- _WRITTEN TASK A_:
Answer these questions about the blog on retirement saving:
(i) How many adults did the Scottish Widows study cover?
(ii) When was the initial stage of automatic enrolment rolled out?
(iii) According to the blog, from what share to what share did Australia's initiative boost savers?

- _TEXT SHOWN_:
** Begin **
It will take a lot of work from both Government and industry to get consumers saving, writes Joanna Faith.

I’ll start this blog with a statement of fact, one you’ve probably read a hundred times: we’re living longer, we’ll need more money in our retirement, we won’t be able to rely on the state for support so we need to start saving as soon as possible.

None of that should come as a surprise. We’re routinely fed ‘scary’ facts such as we’ll need a £600k pension pot for a comfortable retirement.

However, according to a Scottish Widows report released this week, the number of people saving adequately for retirement has hit an all-time low, while aspirations for pension income have risen.

The study of more than 5,000 adults found fewer than half (45%) are saving enough for retirement, with one in five saving nothing at all and more than a third undersaving either ‘somewhat’ or ‘severely’.

As Scottish Widows put it, this is creating a ‘perfect storm’ for people heading into retirement.

Solving this problem will be far from easy and cultivating a savings culture in this country will require input from both Government and industry.

The Government initiative automatically enrolling people into their workplace pension – the initial stage of which was rolled out last October – is a good start. You may have seen the adverts on TV featuring Karren Brady and Theo Paphitis, among others.

The scheme will apparently take up to 10 million people into pension saving, many for the first time.

This may help foster a culture of saving in the UK. According to YourMoney.com‘s sister title, Professional Pensions, since America adopted a similar scheme in 2009, take up rates shot up to 82% in 2012 – an objective success.

When Australia introduced the initiative some 20 years ago it too increased the amount of people saving for retirement by a similar magnitude to the US, boosting savers from 40% to 80%.

There were slight differences between these schemes and the one currently being introduced in the UK. Most notably, the Australian programme was compulsory – people had to save.

By contrast here, workers are entitled to opt-out. So while it may encourage some to start putting money aside for their future, it’s unlikely to have the same impact as it did in Australia.

So, what else can be done? Well, the financial services industry can help. This ‘perfect storm’ is the ideal time for companies to introduce new and innovative ways to get people saving bearing in mind that what most consumers want are products that are transparent, easy to use and simple to understand.

A firm like Nutmeg, the UK’s first online discretionary investment management company, is a good example. It sells itself on being transparent with fees, jargon-free and straightforward to use. It will even help you set up a portfolio in under 10 minutes, according to its website.

Motif Investing is another example. The US start-up is aimed at investors who think they are good at spotting trends. Its customers can buy baskets of stocks that fit the ‘trend’ or ‘motif’ (as the firm calls it). For example, you could own stocks related to the tablet takeover or fighting obesity. It also allows investors to interact with fellow users.

While these products may not be everyone’s bag, they are a new take on the traditional world of investing, incorporating modern technology and may just get people more excited about putting money away for their golden years.
** End **
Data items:
** Begin **
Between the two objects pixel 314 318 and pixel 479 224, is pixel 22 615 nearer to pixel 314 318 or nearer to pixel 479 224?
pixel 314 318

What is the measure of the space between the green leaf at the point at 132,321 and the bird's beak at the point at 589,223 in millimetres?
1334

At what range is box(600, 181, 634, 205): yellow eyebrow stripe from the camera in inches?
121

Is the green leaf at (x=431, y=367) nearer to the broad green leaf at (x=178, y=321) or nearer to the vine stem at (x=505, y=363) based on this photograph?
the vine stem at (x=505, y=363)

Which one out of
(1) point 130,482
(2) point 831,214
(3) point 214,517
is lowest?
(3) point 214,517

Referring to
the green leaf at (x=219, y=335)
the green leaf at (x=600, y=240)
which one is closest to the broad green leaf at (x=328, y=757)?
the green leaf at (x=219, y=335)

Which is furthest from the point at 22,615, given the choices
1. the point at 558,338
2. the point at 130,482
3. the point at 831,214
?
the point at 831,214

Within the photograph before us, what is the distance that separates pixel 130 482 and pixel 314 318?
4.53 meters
** End **
- _WRITTEN TASK B_: Express the data items as a JSON list of strings, one string per line, with blank lines left out. Start at the line containing "At what range" and end with the last line of the data items, including both.

- _COMPLETE RESPONSE A_:
(i) More than 5,000 adults.
(ii) Last October.
(iii) From 40% to 80%.

- _COMPLETE RESPONSE B_:
[
  "At what range is box(600, 181, 634, 205): yellow eyebrow stripe from the camera in inches?",
  "121",
  "Is the green leaf at (x=431, y=367) nearer to the broad green leaf at (x=178, y=321) or nearer to the vine stem at (x=505, y=363) based on this photograph?",
  "the vine stem at (x=505, y=363)",
  "Which one out of",
  "(1) point 130,482",
  "(2) point 831,214",
  "(3) point 214,517",
  "is lowest?",
  "(3) point 214,517",
  "Referring to",
  "the green leaf at (x=219, y=335)",
  "the green leaf at (x=600, y=240)",
  "which one is closest to the broad green leaf at (x=328, y=757)?",
  "the green leaf at (x=219, y=335)",
  "Which is furthest from the point at 22,615, given the choices",
  "1. the point at 558,338",
  "2. the point at 130,482",
  "3. the point at 831,214",
  "?",
  "the point at 831,214",
  "Within the photograph before us, what is the distance that separates pixel 130 482 and pixel 314 318?",
  "4.53 meters"
]